Previous altitude studies have shown that glucose homeostasis is influenced by hypoxia, both acutely and after more prolonged exposure. In response to acute hypoxia (hours), fasting plasma glucose concentration is unchanged (Cooper et al., 1986; Brooks et al., 1991), but is increased after 3 days of hypoxia (Sawhney et al., 1991; Larsen et al., 1997).

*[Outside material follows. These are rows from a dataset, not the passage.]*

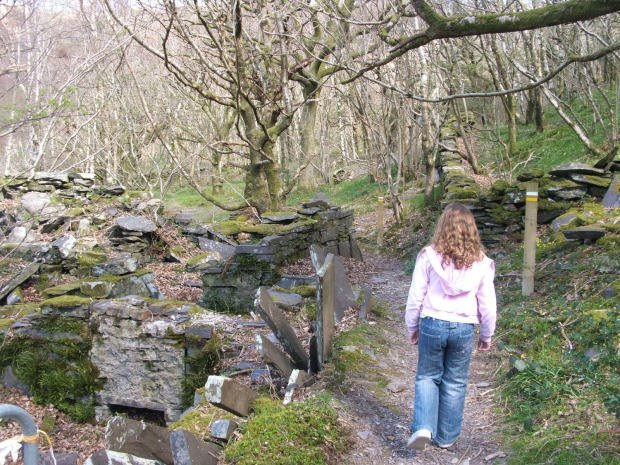Nature Trail / Llwybr Natur - Padarn Country Park Walk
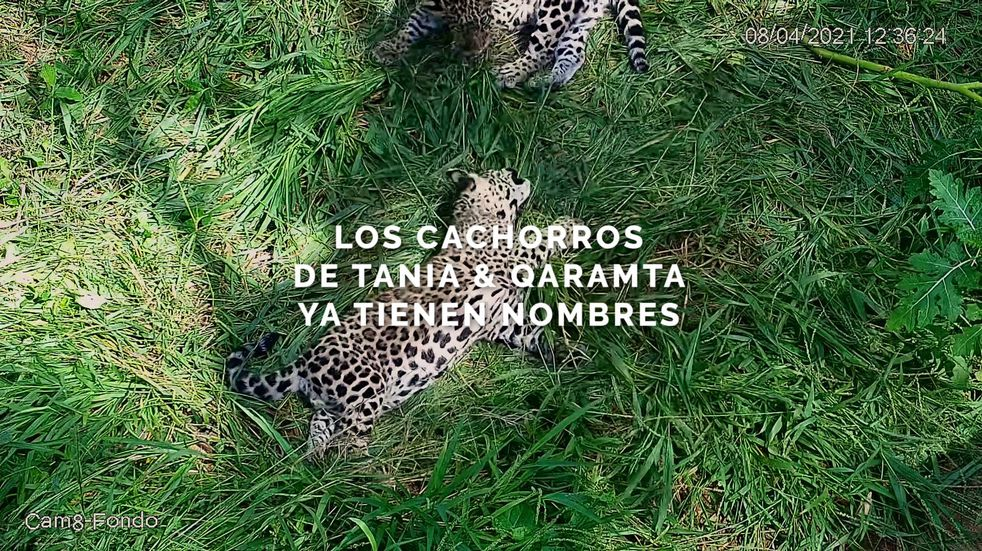 Los cachorros de yaguareté de El Impenetrable ya tienen nombre: Takajay y Nalá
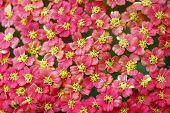 Pink Yellow Yarrow Achillea Flower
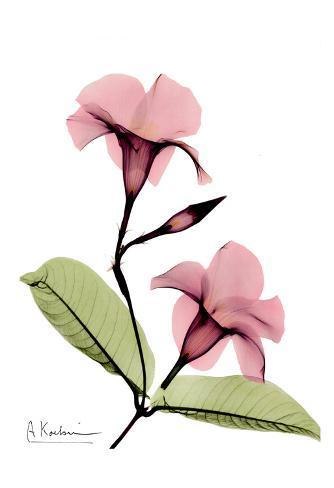 Mandelilla in Color Art Print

After short-term exposure to altitude, men and women appear to be less sensitive to insulin than at sea level (Braun et al., 2001; Jakobsson and Jorfeldt, 2006). With increasing altitude, diabetic mountaineers report a reduction in metabolic control (Pavan et al., 2003; Leal, 2005) as demonstrated by elevated HbA1c, insulin requirements, and capillary blood glucose (Moore et al., 2001; Pavan et al., 2004). After further altitude acclimatization, fasting glucose concentration is the same (Sawhney et al., 1991; Young et al., 1992) or below sea level value (Brooks et al., 1991). The insulin concentration increases acutely (Sawhney et al., 1991; Young et al., 1992) and remains elevated for up to 1 week (Sawhney et al., 1991) and returns to sea level value after 15–21 days (Brooks et al., 1991; Sawhney et al., 1991). On the other hand, hypoxia induced by chronic altitude exposure in nondiabetic subjects, stimulates glucose production with decreased hepatic insulin sensitivity, but increases peripheral insulin sensitivity (Sauerwein and Schols, 2002).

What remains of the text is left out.